TEXT:

The Ojai Vineyard is located in southern California 100 miles north of Los Angeles and south of Santa Barbara 30 miles. Although it is less than 10 miles from the Pacific Ocean, Red Mountain often blocks ocean breezes. The summer weather tends to be warm and dry. Planted in early August 2017 from small potted plants, grafted on 101-14 rootstock. The vine spacing is 5.5’ between the rows and 5’ between vines in the row on a VSP trellis with a fruiting wire with 4 sets of catch wires. A drip irrigation wire with two 1/2 gallon per hour drippers per vine. The soil is loamy with Monterey shale two to four feet below the surface. In 2019 the vines were irrigated generously in the spring and the irrigation was cut to the amount needed to maintain the canopy after the shoots reached the top of the trellis. At harvest there was some leaf drop in the fruit zone. 2019 was our first harvest from these vines.

2019 was an unusually mild growing season with a late bud break, no extreme heat, and the powdery mildew pressure was high. Except for a few clusters, none was found on the fruit. The vineyard is grown using organic culture, sulfur used early and other materials later in the season.

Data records
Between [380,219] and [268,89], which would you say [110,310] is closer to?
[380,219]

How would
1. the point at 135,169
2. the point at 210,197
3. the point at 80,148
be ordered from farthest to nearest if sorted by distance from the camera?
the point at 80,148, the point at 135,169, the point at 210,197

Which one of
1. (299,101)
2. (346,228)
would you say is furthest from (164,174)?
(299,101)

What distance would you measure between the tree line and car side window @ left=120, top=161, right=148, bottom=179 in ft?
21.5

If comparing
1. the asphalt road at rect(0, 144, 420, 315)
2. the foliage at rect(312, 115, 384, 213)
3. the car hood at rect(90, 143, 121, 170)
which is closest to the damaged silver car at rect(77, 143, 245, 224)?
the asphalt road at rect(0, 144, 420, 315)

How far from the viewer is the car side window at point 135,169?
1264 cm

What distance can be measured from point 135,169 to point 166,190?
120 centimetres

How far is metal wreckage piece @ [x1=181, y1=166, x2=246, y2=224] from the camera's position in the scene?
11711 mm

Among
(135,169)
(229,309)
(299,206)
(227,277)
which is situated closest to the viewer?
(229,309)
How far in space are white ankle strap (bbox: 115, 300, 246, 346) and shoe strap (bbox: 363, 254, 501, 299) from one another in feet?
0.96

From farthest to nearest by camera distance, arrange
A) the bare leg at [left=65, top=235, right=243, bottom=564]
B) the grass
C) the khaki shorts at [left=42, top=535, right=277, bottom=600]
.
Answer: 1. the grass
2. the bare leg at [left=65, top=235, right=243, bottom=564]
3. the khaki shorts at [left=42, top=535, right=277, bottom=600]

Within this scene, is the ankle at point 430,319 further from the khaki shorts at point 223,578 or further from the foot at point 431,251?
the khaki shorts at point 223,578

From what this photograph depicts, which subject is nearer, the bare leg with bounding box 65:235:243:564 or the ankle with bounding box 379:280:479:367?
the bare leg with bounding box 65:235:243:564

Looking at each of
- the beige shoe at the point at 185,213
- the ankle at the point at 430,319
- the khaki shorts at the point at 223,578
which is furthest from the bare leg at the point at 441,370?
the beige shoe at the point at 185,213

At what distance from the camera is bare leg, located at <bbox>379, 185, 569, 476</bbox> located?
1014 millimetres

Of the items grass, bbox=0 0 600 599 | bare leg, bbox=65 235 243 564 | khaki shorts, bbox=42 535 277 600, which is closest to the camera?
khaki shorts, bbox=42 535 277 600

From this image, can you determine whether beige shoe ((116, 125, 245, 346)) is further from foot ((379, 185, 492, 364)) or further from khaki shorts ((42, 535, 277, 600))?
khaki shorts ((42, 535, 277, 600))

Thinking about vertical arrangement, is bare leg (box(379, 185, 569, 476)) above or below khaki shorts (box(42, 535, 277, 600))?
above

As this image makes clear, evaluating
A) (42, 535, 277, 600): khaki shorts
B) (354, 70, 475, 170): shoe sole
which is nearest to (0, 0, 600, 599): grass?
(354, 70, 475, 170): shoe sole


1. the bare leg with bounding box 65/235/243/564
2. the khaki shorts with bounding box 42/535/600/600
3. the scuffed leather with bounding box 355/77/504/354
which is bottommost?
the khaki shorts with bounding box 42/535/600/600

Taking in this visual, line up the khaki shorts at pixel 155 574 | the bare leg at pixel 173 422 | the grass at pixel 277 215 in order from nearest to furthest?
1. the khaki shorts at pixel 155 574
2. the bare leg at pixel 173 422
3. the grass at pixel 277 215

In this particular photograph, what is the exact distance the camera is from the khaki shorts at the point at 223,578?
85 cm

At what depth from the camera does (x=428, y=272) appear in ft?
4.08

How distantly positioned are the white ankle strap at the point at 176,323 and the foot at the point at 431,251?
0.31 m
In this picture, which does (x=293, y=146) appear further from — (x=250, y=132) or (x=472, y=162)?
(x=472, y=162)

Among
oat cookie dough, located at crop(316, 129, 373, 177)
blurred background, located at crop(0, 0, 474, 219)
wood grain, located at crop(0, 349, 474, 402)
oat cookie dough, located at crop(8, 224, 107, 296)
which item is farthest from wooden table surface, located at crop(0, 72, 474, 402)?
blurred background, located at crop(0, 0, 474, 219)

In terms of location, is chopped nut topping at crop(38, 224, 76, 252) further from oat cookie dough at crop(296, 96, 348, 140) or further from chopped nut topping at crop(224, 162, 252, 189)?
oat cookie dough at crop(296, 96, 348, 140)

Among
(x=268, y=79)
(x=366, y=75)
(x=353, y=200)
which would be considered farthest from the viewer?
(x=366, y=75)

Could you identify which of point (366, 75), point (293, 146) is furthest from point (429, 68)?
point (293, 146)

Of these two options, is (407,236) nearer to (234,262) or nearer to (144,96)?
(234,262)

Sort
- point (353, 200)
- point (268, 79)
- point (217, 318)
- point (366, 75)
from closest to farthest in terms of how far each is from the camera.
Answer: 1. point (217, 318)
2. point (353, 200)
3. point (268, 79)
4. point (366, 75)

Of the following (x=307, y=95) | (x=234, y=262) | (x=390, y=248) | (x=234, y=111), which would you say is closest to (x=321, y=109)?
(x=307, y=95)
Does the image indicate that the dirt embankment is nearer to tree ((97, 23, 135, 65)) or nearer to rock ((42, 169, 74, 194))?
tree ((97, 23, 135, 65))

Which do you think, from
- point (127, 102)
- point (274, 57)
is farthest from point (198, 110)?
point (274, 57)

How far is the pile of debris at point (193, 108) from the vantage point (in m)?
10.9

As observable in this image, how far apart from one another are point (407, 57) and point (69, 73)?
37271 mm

WRITTEN PROBLEM 1:
Do these statements agree with the Ojai Vineyard description? Answer yes or no for each, quoting the words from the description that decide it.
(a) The vines were grafted on 101-14 rootstock.
(b) The 2019 growing season had extreme heat.
(c) The vineyard is more than 10 miles from the Pacific Ocean.
WRITTEN PROBLEM 2: Render this sentence from the Ojai Vineyard description in Spanish: "The summer weather tends to be warm and dry."
WRITTEN PROBLEM 3: Please carry on the Ojai Vineyard description from its final sentence.

WRITTEN REPLY 1:
(a) Yes: "grafted on 101-14 rootstock"
(b) No: "no extreme heat"
(c) No: "it is less than 10 miles from the Pacific Ocean"

WRITTEN REPLY 2: El clima de verano suele ser cálido y seco.

WRITTEN REPLY 3:
Ambulo Blanc #102 (white) A vigorous grower with long canes that tend to drape down. It produces large clusters of medium size berries. At veraison the crop was thinned from about 8 tons per acre to about 5.7 tpa. The grapes were harvested on September 6th and 12th. They were pressed whole cluster, settled overnight, then drained to older French oak barrels and 35ppm sulfur dioxide was added. The next day a native culture of yeast from our grapes/winery were added to the barrels for fermentation. The juice fermented in the 53-70 degree Fahrenheit range in a cellar that was maintained at 53 degrees. The wine remains on its lees in barrel at this time. Although unresolved at this point it possesses an aroma of lemon curd, medium weight on the palate, and is zippy and fresh.
Harvest date: September 6th and 12th
Harvest Sugar: 20.8
Harvest TA:
Harvest pH: 3.31
Alcohol: 12.5







Caminante Blanc #016 (white) Slow grower with delicate shoots that took all season to reach the top trellis wire. Upright growth that conformed to the VSP trellis easily. Small heavily lobed leaves and small clusters with small berries—quite ornate, and the fruit was very distinctive in a pleasantly herbal way. Despite the small clusters, there were many of them and this varietal yielded about 6.5 tpa. Treatment of these grapes was identical to #102. At this point the wine is very strikingly herbal and interesting, but difficult to read.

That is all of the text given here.